About this task: Below are the records; pull every line that includes "falciparum".

[Stored items]
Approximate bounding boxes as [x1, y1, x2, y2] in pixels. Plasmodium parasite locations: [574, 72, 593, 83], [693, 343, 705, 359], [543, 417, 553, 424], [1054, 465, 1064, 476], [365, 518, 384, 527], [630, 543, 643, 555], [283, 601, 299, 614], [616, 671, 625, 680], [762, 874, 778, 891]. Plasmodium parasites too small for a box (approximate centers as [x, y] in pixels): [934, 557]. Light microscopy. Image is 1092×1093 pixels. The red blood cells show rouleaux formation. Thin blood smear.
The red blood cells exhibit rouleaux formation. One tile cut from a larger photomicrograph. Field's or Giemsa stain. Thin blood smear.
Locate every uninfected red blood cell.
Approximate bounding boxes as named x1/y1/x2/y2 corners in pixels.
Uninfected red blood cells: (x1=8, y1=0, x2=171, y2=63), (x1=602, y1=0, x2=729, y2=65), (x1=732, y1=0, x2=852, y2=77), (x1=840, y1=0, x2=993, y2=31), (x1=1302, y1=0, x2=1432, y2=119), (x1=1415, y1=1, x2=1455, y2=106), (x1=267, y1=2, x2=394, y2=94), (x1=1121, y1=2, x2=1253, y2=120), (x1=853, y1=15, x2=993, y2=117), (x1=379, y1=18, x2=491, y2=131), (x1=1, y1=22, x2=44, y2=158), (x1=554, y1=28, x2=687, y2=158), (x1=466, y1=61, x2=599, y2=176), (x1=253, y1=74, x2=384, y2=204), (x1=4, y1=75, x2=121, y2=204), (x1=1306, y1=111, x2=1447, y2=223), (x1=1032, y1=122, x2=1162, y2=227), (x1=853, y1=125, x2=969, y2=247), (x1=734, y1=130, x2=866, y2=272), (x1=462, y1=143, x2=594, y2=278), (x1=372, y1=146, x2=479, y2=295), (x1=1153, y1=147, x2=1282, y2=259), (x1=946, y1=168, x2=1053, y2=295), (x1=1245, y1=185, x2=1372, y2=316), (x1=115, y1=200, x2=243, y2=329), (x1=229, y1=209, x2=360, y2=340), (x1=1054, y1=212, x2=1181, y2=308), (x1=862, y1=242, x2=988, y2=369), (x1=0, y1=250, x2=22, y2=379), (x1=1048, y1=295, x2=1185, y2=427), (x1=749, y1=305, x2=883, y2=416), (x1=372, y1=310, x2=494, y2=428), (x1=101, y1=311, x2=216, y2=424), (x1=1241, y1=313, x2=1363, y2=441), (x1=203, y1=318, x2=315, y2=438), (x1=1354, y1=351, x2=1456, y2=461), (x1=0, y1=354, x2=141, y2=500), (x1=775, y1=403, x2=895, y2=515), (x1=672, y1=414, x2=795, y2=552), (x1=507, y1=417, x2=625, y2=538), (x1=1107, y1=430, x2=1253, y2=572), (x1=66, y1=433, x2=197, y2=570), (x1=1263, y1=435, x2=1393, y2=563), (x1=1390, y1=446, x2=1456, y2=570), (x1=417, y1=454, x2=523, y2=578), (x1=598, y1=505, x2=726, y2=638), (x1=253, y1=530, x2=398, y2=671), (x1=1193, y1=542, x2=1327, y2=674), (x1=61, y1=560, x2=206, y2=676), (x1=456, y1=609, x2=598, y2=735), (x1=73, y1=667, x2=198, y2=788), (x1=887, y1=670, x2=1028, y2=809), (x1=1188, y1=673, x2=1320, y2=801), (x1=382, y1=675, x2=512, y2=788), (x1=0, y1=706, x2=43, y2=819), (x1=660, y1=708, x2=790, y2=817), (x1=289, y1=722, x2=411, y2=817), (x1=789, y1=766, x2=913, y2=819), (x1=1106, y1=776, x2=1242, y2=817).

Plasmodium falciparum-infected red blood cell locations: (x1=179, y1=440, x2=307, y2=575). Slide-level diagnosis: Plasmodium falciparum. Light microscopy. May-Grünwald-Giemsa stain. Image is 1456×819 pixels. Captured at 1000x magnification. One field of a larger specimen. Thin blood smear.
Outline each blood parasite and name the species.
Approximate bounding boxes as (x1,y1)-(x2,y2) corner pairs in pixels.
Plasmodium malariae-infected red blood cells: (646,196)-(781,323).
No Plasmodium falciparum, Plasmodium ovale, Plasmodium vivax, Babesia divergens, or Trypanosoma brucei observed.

Response below:
Plasmodium falciparum-infected red blood cell locations: (x1=179, y1=440, x2=307, y2=575). Slide-level diagnosis: Plasmodium falciparum. Light microscopy. May-Grünwald-Giemsa stain. Image is 1456×819 pixels. Captured at 1000x magnification. One field of a larger specimen. Thin blood smear.
No Plasmodium falciparum, Plasmodium ovale, Plasmodium vivax, Babesia divergens, or Trypanosoma brucei observed.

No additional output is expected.